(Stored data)
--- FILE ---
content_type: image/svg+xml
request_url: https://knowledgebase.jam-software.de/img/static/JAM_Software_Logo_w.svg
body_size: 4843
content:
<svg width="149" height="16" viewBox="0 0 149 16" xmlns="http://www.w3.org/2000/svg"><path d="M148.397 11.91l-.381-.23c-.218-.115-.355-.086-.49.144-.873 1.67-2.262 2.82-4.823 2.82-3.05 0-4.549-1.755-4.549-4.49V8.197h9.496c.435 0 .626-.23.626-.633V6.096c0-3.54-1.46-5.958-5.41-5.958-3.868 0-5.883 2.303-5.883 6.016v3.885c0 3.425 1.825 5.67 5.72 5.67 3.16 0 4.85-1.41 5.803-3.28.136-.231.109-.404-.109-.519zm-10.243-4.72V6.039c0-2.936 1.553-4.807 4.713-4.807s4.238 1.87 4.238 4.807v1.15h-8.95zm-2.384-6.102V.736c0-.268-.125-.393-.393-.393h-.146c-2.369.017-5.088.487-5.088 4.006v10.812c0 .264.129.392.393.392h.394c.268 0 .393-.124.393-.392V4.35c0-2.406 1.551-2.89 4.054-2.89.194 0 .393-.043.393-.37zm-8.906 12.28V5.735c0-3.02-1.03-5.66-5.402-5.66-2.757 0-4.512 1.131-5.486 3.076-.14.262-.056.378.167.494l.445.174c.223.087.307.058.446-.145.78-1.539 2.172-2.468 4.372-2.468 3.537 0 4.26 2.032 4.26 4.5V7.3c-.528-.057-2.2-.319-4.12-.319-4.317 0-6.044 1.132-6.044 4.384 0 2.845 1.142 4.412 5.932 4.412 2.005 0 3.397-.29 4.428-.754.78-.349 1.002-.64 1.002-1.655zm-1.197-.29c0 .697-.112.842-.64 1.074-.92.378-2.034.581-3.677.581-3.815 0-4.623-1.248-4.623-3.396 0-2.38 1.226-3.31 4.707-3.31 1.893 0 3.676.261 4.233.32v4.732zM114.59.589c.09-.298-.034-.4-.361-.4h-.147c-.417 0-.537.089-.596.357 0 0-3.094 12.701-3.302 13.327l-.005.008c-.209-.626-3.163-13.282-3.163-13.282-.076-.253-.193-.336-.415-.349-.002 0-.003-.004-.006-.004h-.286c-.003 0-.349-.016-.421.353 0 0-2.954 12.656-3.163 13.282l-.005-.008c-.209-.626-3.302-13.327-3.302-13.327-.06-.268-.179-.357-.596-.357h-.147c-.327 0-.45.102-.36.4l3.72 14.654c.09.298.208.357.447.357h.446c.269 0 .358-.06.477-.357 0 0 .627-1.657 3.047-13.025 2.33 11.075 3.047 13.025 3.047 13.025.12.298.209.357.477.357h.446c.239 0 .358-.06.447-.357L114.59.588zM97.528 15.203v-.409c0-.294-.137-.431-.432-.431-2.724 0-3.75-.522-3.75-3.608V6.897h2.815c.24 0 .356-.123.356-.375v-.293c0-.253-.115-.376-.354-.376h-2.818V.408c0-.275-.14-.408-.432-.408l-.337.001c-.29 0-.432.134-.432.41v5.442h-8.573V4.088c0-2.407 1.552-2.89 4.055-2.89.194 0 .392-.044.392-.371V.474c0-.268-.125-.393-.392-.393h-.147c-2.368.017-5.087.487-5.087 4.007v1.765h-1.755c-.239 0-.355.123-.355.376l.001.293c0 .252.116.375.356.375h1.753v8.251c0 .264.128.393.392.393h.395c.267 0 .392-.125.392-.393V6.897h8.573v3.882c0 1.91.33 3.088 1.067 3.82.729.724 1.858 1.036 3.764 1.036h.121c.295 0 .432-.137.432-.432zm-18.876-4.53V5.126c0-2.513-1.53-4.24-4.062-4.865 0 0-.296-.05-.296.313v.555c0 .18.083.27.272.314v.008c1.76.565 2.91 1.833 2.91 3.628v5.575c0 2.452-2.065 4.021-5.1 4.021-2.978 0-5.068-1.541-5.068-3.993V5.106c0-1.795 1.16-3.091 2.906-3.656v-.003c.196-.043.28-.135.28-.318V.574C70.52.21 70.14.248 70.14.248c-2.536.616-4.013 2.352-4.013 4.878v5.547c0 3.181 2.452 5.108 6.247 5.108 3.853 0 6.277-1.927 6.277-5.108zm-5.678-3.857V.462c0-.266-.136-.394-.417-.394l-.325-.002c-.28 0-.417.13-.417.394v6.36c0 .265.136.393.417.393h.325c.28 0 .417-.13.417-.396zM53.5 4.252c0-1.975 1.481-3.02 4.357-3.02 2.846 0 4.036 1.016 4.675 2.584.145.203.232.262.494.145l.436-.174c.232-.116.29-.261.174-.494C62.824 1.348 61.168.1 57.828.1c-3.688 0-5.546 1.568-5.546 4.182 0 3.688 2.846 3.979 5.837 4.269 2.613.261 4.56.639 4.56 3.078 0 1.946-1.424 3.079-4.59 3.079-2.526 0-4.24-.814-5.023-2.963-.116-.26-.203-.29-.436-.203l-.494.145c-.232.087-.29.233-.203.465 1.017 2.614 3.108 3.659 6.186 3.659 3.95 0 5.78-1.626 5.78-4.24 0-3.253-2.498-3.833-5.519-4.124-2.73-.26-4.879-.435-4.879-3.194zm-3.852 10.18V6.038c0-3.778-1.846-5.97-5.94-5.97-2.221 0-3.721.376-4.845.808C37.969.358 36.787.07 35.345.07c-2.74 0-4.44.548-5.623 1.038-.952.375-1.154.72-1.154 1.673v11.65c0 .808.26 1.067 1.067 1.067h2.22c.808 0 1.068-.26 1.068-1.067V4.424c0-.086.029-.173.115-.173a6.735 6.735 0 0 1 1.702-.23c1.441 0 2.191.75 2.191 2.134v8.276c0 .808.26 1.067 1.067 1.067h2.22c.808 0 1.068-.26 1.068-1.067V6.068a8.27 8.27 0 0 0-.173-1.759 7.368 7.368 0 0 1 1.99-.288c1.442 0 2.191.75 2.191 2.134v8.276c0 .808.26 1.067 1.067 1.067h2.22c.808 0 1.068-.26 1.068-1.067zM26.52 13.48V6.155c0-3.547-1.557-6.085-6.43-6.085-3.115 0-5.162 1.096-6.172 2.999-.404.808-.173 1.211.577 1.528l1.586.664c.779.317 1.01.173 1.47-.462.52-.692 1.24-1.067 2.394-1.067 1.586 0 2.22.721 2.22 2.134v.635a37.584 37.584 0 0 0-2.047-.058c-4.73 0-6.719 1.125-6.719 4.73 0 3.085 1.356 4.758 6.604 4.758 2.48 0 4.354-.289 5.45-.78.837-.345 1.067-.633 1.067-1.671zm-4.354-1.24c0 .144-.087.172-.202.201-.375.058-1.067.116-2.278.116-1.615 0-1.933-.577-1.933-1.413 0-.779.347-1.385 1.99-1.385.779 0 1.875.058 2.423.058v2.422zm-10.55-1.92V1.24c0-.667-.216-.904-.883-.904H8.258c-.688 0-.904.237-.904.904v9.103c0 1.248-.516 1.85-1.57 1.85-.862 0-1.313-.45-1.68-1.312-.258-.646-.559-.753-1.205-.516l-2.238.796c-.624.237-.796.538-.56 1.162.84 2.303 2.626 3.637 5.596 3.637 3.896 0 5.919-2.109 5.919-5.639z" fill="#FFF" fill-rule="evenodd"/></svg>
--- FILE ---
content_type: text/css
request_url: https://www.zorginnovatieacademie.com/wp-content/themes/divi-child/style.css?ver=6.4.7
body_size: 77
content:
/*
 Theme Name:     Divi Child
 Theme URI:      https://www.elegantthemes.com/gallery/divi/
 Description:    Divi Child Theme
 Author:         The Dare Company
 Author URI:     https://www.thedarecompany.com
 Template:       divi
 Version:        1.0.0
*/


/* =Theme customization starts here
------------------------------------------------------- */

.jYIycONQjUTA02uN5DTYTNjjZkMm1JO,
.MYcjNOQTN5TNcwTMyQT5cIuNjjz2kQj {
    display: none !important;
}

> [TASK]
Read the entries above, then pull out the lines that include "https".

> [THE COMPLETED TASK]
request_url: https://knowledgebase.jam-software.de/img/static/JAM_Software_Logo_w.svg
request_url: https://www.zorginnovatieacademie.com/wp-content/themes/divi-child/style.css?ver=6.4.7
 Theme URI:      https://www.elegantthemes.com/gallery/divi/
 Author URI:     https://www.thedarecompany.com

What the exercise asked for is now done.